= Fragmento =
####################

Discernir la presencia y acción del Espíritu

               En este contexto blasfemar contra el Espíritu Santo equivale a no reconocer su presencia y acción en la vida cotidiana. Y al no reconocer su presencia y acción en el día a día nos cerramos a su actuar en nosotros y en los demás. Por esa razón el que blasfema contra el Espíritu no tiene perdón, pues él mismo se cierra a la acción divina.

            Podríamos decir que los escribas de aquel tiempo no supieron discernir la presencia y acción del Espíritu de Dios en Jesús y por eso se negaron a reconocer las obras que Dios hacía a través de Él atribuyéndolas al Maligno.

            Lo mismo nos puede pasar a nosotros. También nosotros podemos caer en la tentación de no reconocer la acción de Jesucristo en los demás y pretender apropiarnos de la gracia de Dios y encerrar al Espíritu Santo en nuestras ideas y criterios. Cuando actuamos así pretendemos mover y orientar nosotros al Espíritu de Dios. Pero en realidad el Espíritu Santo es el alma de nuestra alma[1] y no al revés.

            ¿Cómo evitar caer en esta tentación? ¡Qué pregunta! Trataré de esbozar el inicio de una respuesta. En primer lugar debemos tener la convicción de base de que Dios actúa y guía la historia humana y la vida de las personas. A través de Cristo Dios está presente y actúa en nuestro mundo. Por lo tanto se trata de discernir con humildad y con fe la presencia y acción del Espíritu en nuestra vida y la vida de los demás.

            La fe consiste no sólo en creer en Jesús, sino también en “creer que es verdad que nos ama, que vive, que es capaz de intervenir misteriosamente, que no nos abandona, que saca bien del mal con su poder y con su infinita creatividad.”[2]

            ¿Está viva en mí esta dimensión de la fe? ¿Creo que Cristo Resucitado sigue vivo y actuante hoy?

            Y junto con la convicción de la presencia y acción de Cristo, debemos aprender a discernir si nuestras acciones y las de los demás son inspiradas por su Espíritu o por el espíritu mundano. Ante eso podemos preguntarnos en oración: ¿Lo que voy a realizar o he realizado, es acorde a la integridad de mi personalidad? ¿Es acorde a las normas éticas? ¿Concuerda con una imagen sana y auténtica de Dios? Y finalmente, ¿en lo que voy a realizar o he realizado, puedo creer que obra la gracia de Dios?[3]

            Todo esto es fruto de la humildad y la perseverancia en la oración, en el diálogo sincero con Dios. Se trata de un camino. Si queremos seguir a Jesús tenemos que aprender a “percibir y discernir la voz divina en medio de nuestras voces interiores.”[4]

«¿Quién es mi madre y quiénes son mis hermanos?»

           
Pentecostés. Detalle.
Capilla en la sede del Obispado.
Tenerife, España. 2010.

####################

= Por hacer =
¿Puedes reproducir sin cambios el fragmento sobre el discernimiento del Espíritu desde “Todo esto es” hasta “Tenerife, España. 2010.”?

= Entradas tomadas de una colección =
####################

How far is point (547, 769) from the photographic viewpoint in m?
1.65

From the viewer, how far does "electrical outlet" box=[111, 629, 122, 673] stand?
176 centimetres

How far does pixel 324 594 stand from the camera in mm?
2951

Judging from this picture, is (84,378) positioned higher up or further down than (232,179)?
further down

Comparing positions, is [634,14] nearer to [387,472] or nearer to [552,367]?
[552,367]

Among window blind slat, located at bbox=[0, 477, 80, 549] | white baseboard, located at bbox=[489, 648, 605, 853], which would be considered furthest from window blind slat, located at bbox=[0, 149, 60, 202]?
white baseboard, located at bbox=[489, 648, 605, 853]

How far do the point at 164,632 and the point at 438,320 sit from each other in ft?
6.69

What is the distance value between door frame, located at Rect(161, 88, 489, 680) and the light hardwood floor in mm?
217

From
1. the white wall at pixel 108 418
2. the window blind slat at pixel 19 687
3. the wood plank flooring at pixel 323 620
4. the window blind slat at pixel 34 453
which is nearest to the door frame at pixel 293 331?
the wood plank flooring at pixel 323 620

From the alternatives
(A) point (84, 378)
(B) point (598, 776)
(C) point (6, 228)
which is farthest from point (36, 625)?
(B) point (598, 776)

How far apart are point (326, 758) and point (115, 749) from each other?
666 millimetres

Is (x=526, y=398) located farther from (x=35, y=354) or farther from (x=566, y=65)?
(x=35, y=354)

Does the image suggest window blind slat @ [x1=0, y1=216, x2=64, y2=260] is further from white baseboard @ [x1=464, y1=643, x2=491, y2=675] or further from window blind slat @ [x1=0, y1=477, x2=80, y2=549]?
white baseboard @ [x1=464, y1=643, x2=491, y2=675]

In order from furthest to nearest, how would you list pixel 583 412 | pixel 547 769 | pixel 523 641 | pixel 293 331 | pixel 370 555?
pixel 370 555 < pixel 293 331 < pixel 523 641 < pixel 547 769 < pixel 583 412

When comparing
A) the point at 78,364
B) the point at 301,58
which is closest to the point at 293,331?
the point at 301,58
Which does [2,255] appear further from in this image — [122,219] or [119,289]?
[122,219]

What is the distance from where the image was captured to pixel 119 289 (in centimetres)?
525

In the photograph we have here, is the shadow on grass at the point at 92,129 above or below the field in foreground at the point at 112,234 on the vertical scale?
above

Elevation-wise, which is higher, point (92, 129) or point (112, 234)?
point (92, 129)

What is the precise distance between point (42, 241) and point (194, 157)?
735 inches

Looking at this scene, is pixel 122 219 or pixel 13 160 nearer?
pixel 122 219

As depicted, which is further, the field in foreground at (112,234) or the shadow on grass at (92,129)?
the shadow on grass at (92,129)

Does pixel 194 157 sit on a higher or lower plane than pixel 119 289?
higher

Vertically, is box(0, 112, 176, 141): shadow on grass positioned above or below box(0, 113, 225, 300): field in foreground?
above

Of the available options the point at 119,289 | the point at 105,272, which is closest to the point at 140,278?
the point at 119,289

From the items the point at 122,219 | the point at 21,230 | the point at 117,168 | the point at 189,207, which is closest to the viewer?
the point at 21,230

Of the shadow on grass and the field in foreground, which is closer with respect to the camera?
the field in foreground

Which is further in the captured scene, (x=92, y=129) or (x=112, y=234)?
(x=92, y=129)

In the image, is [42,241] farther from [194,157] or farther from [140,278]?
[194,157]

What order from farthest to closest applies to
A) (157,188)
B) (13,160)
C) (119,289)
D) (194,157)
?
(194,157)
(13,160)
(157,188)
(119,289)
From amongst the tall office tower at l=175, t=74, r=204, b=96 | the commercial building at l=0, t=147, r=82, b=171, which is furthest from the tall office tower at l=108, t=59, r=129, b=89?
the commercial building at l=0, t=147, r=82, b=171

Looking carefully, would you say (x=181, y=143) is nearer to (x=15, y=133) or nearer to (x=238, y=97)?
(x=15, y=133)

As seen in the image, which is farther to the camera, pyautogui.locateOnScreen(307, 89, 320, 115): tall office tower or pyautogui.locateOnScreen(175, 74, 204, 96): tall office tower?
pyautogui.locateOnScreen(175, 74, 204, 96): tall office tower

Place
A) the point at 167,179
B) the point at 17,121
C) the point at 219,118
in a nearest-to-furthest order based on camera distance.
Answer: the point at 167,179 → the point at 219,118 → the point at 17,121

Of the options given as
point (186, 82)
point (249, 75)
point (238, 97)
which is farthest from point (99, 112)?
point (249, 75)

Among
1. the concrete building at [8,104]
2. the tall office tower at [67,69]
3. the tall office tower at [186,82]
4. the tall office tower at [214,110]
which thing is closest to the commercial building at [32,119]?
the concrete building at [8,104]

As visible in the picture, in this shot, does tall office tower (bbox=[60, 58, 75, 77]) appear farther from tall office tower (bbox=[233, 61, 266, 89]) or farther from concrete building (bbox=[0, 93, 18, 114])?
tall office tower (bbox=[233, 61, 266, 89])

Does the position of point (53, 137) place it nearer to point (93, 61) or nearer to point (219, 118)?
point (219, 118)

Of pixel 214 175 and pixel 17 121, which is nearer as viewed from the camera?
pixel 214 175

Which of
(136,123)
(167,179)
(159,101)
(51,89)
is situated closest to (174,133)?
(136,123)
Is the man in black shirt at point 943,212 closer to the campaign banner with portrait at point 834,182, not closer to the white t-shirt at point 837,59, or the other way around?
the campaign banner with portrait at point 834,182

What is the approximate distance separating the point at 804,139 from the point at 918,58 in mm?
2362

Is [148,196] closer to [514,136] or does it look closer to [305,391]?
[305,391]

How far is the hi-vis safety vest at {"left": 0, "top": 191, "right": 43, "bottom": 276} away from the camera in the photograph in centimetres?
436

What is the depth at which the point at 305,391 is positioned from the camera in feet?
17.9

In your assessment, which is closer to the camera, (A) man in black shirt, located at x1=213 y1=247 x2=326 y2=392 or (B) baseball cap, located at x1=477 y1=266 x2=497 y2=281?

####################

= Solución =
Todo esto es fruto de la humildad y la perseverancia en la oración, en el diálogo sincero con Dios. Se trata de un camino. Si queremos seguir a Jesús tenemos que aprender a “percibir y discernir la voz divina en medio de nuestras voces interiores.”[4]

«¿Quién es mi madre y quiénes son mis hermanos?»

           
Pentecostés. Detalle.
Capilla en la sede del Obispado.
Tenerife, España. 2010.